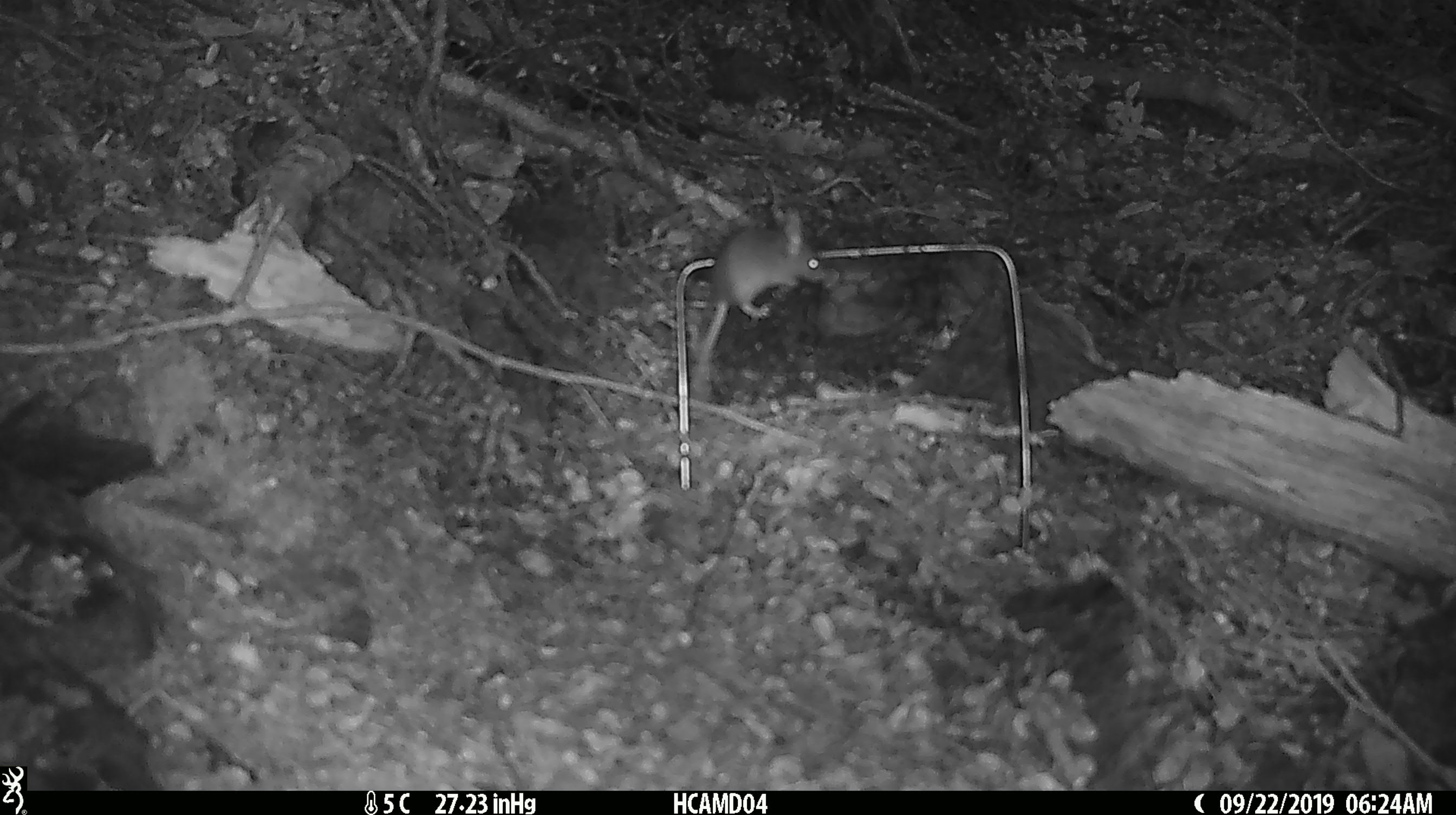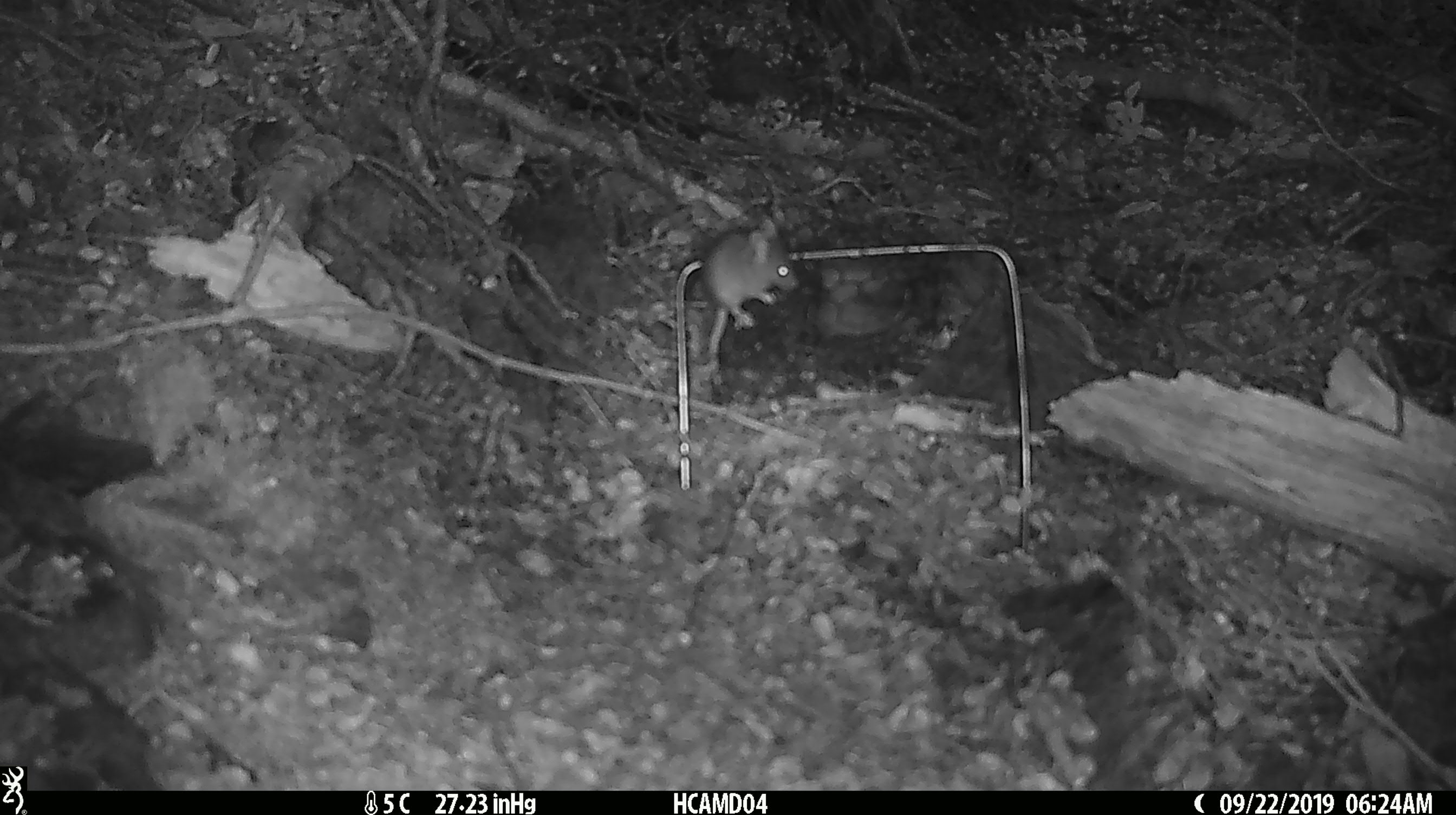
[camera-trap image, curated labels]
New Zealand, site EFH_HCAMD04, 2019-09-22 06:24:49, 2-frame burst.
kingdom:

- **What you should do**:
Word for word, restate the line with "New Zealand, site" and all remaining lines of the material, stopping only at the final line.

- **Answer space**:
New Zealand, site EFH_HCAMD04, 2019-09-22 06:24:49, 2-frame burst.
kingdom:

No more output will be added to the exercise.